◆ What you will do
a: In the article about the sacked P&O workers, how many workers does it say were dismissed?
b: Resume the article about the sacked P&O workers, starting after its last sentence.

◆ Supplied text
----
The 800 sacked P&O workers face a struggle not just against the company that dismissed them with no notice last week and its allies in Conservative government. They are in a fight also with their false friends in the Labour and trade union bureaucracy.
From the moment the workers were sacked last Thursday, the unions and Labour Party have mounted a nationalist campaign centred on the fact that a Dubai-based company, DP World, sacked British workers to bring in a foreign workforce. This was coupled to a campaign to pressurise the Johnson government to step in and do the right thing in the interests of Britain as a maritime nation.
This perspective did not survive its first brush with reality. The Rail, Maritime and Transport union (RMT) union called a demonstration Tuesday outside DP World’s London offices, before marching to a rally outside Parliament.
RMT leader Mick Lynch spoke alongside Trades Union Congress (TUC) General Secretary Frances O’Grady and former Labour Party leader Jeremy Corbyn.
Boosting the RMT’s appeal to the government and politicians of all stripes, Lynch said, “I never thought I’d see the day where the RMT was supported by the Democratic Unionist Party, Sinn Fein, the Labour Party, some Tory politicians, the whole spectrum.”
O’Grady summed up the nationalist agenda of the campaign declaring, “When it comes to P&O, they don’t salute any flag, they don’t respect any flag.”
For the union bureaucracy, the main issue with the job losses is that they jeopardised national security! O’Grady declared, “This is a battle for the whole country. Because we cannot afford to lose those skilled jobs, we cannot afford to lose our maritime strategy and security.”
----
◆ Data entries

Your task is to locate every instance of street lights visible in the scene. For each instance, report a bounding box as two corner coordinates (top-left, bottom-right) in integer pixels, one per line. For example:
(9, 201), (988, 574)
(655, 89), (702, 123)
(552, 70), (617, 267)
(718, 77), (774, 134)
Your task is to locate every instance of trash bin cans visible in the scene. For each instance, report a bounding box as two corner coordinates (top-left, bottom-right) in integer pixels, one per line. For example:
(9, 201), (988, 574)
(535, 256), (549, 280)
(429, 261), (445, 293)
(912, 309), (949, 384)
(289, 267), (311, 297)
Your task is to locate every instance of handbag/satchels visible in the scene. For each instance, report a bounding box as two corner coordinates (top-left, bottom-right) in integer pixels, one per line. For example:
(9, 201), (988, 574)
----
◆ Answers to the tasks
a: 800 workers.

b:
No sooner had the assembled bureaucrats finished their speeches than their perspective fell apart. In parliament, Labour’s motion calling for the reinstatement of 800 sacked workers and the suspension of DP World’s government contracts and licences to run freeports passed with 211 MPs votes for and none against because the Tories abstained. The motion also called for legislation outlawing fire and rehire. The Tories could let it through as “Opposition Day” motions allow the opposition parties to sound off about whatever they want, but are not binding.
When the real business began, the Tories voted on a three line whip to not hold a vote on even the toothless bill put forward by Labour MP Barry Gardiner to ban fire and rehire.
DP World is working in partnership with the Johnson government, which was forewarned and allowed the mass firings to proceed. The company is at the heart of the Tories’ Freeports agenda, seen as essential for UK corporations to compete globally. DP World, which employs 50,000 workers in 40 countries and specialises in creating free trade zones, runs the largest of eight freeports, the Thames Freeport, and is a member of the government’s transport advisory group. Upon its appointment to the body in August 2020, the company said, “DP World is delighted to be part of the UK Government’s Transport Advisory Group as it steps up its plans to negotiate trade deals. We are looking forward to working with the Government to help global trade to and from the UK which will benefit our customers across the supply chain.”
In this context the jobs of 800 workers counts for very little, with the company likely to receive a slap on the wrist and maybe a fine by the government for its actions. On Wednesday, Prime Minister Boris Johnson declared in parliament that workers could take DP to court if they wished under the 1996 Employment Rights Act. But asked by Labour leader Sir Keir Starmer if he would “guarantee that these companies will not get a penny more of taxpayers’ money or a single tax break until they reinstate the workforce”, he replied, “What we will not do is launch a wholehearted campaign as they [Labour] would want against overseas investments because that is completely wrong, and wrong for those workers.”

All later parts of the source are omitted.